__Set exercise__
Repeat all of the material exactly as given.
── Records for the exercise ──
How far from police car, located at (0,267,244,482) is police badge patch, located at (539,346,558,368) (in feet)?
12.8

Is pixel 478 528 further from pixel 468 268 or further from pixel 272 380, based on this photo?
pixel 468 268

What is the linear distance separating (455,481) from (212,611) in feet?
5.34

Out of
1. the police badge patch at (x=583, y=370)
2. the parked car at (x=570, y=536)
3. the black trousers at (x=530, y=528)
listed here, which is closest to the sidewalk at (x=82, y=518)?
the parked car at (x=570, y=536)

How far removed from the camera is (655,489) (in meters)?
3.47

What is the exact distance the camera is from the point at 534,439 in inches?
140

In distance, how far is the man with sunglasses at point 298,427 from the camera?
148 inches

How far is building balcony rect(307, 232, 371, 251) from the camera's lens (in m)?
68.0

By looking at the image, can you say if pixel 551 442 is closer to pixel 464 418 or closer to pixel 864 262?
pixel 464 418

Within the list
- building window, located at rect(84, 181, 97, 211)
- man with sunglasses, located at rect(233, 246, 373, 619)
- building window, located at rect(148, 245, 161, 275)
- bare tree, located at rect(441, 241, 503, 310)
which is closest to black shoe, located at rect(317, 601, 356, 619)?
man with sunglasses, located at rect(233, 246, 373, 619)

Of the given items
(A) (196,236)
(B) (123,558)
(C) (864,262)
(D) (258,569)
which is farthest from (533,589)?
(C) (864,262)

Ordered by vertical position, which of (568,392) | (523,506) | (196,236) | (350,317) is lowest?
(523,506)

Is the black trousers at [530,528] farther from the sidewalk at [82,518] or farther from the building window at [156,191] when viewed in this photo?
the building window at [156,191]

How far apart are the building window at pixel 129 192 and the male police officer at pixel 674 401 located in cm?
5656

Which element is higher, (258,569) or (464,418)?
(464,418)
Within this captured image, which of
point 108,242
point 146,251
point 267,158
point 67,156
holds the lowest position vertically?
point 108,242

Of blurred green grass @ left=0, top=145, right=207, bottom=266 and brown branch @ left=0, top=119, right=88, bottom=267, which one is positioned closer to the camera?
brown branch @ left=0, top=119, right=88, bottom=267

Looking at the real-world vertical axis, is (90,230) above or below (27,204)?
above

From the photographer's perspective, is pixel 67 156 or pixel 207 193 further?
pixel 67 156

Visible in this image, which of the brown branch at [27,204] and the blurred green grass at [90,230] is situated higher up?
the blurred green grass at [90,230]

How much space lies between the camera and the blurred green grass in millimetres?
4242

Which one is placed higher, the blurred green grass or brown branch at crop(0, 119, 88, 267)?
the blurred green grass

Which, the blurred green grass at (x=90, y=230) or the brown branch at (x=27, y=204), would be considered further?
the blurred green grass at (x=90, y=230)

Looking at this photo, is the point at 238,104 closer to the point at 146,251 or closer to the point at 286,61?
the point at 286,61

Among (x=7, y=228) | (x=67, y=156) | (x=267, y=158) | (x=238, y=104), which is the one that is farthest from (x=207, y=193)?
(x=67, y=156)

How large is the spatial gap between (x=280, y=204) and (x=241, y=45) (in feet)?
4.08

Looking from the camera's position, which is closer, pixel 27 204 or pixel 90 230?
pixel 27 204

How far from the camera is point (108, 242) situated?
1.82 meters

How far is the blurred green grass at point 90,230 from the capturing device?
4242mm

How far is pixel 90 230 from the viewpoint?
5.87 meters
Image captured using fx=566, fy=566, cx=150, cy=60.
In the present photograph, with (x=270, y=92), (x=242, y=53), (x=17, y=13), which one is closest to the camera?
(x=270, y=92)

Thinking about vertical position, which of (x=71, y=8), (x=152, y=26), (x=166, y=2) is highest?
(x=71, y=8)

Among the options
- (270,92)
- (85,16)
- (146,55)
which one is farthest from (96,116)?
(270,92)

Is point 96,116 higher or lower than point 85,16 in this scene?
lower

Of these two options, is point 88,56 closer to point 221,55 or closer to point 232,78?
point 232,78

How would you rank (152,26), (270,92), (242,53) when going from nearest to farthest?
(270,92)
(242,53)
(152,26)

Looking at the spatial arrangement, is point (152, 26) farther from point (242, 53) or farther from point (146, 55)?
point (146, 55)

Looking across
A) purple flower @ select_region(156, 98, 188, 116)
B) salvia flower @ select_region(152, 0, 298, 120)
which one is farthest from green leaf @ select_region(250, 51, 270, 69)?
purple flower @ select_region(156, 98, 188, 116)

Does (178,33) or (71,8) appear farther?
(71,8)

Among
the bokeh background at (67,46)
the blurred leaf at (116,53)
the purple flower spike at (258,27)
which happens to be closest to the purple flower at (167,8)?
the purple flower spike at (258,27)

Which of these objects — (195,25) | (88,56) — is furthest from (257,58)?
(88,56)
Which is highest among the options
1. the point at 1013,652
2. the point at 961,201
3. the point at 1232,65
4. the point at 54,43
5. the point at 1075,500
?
───
__Answer to the exercise__
How far from police car, located at (0,267,244,482) is police badge patch, located at (539,346,558,368) (in feet)?
12.8

Is pixel 478 528 further from pixel 468 268 or further from pixel 272 380, based on this photo?
pixel 468 268

What is the linear distance separating (455,481) from (212,611) in feet?
5.34

Out of
1. the police badge patch at (x=583, y=370)
2. the parked car at (x=570, y=536)
3. the black trousers at (x=530, y=528)
listed here, which is closest to the sidewalk at (x=82, y=518)?
the parked car at (x=570, y=536)

How far removed from the camera is (655,489) (in meters)?
3.47

What is the exact distance the camera is from the point at 534,439 in inches?
140

In distance, how far is the man with sunglasses at point 298,427 from the camera?
148 inches

How far is building balcony rect(307, 232, 371, 251) from the camera's lens (in m)?
68.0

By looking at the image, can you say if pixel 551 442 is closer to pixel 464 418 or closer to pixel 864 262?
pixel 464 418

Within the list
- building window, located at rect(84, 181, 97, 211)
- man with sunglasses, located at rect(233, 246, 373, 619)
- building window, located at rect(148, 245, 161, 275)
- bare tree, located at rect(441, 241, 503, 310)
which is closest to black shoe, located at rect(317, 601, 356, 619)?
man with sunglasses, located at rect(233, 246, 373, 619)

Of the given items
(A) (196,236)
(B) (123,558)
(C) (864,262)
(D) (258,569)
which is farthest from (533,589)?
(C) (864,262)

Ordered by vertical position, which of (568,392) | (523,506) | (196,236) | (350,317) is lowest?
(523,506)

Is the black trousers at [530,528] farther from the sidewalk at [82,518] or farther from the building window at [156,191] when viewed in this photo?
the building window at [156,191]

How far apart are the building window at pixel 129 192 and the male police officer at pixel 674 401 located in cm?
5656

Which element is higher, (258,569) or (464,418)?
(464,418)
Within this captured image, which of
point 108,242
point 146,251
point 267,158
point 67,156
holds the lowest position vertically?
point 108,242

Of blurred green grass @ left=0, top=145, right=207, bottom=266 and brown branch @ left=0, top=119, right=88, bottom=267, which one is positioned closer to the camera?
brown branch @ left=0, top=119, right=88, bottom=267

Looking at the real-world vertical axis, is (90,230) above or below (27,204)?
above

From the photographer's perspective, is pixel 67 156 or pixel 207 193 further?
pixel 67 156

Visible in this image, which of the brown branch at [27,204] and the blurred green grass at [90,230] is situated higher up?
the blurred green grass at [90,230]

How much space lies between the camera and the blurred green grass in millimetres?
4242

Which one is placed higher, the blurred green grass or brown branch at crop(0, 119, 88, 267)?
the blurred green grass

Which, the blurred green grass at (x=90, y=230) or the brown branch at (x=27, y=204), would be considered further?
the blurred green grass at (x=90, y=230)

Looking at this photo, is the point at 238,104 closer to the point at 146,251 or closer to the point at 286,61?
the point at 286,61

Among (x=7, y=228) | (x=67, y=156) | (x=267, y=158) | (x=238, y=104), which is the one that is farthest from (x=207, y=193)?
(x=67, y=156)

How large is the spatial gap between (x=280, y=204) and (x=241, y=45) (in feet)?
4.08

Looking from the camera's position, which is closer, pixel 27 204 or pixel 90 230?
pixel 27 204

How far from the camera is point (108, 242) situated?
1.82 meters

How far is the blurred green grass at point 90,230 from the capturing device?
4242mm

How far is pixel 90 230 from the viewpoint?
5.87 meters
Image captured using fx=566, fy=566, cx=150, cy=60.
In the present photograph, with (x=270, y=92), (x=242, y=53), (x=17, y=13), which one is closest to the camera?
(x=270, y=92)

Thinking about vertical position, which of (x=71, y=8), (x=152, y=26), (x=166, y=2) is highest?
(x=71, y=8)

Among the options
- (270,92)
- (85,16)
- (146,55)
which one is farthest from (96,116)?
(270,92)

Is point 96,116 higher or lower than point 85,16 in this scene?
lower

Of these two options, is point 88,56 closer to point 221,55 or closer to point 232,78?
point 232,78

How would you rank (152,26), (270,92), (242,53) when going from nearest to farthest?
(270,92)
(242,53)
(152,26)

Looking at the spatial arrangement, is point (152, 26) farther from point (242, 53) or farther from point (146, 55)?
point (146, 55)

Looking across
A) purple flower @ select_region(156, 98, 188, 116)
B) salvia flower @ select_region(152, 0, 298, 120)
which one is farthest from green leaf @ select_region(250, 51, 270, 69)?
purple flower @ select_region(156, 98, 188, 116)

Does (178,33) or (71,8) appear farther?
(71,8)

Among
the bokeh background at (67,46)
the blurred leaf at (116,53)
the purple flower spike at (258,27)
which happens to be closest to the purple flower at (167,8)?
the purple flower spike at (258,27)

Which of these objects — (195,25) | (88,56) — is furthest from (257,58)?
(88,56)
Which is highest among the options
1. the point at 1013,652
2. the point at 961,201
3. the point at 1232,65
4. the point at 54,43
5. the point at 1075,500
?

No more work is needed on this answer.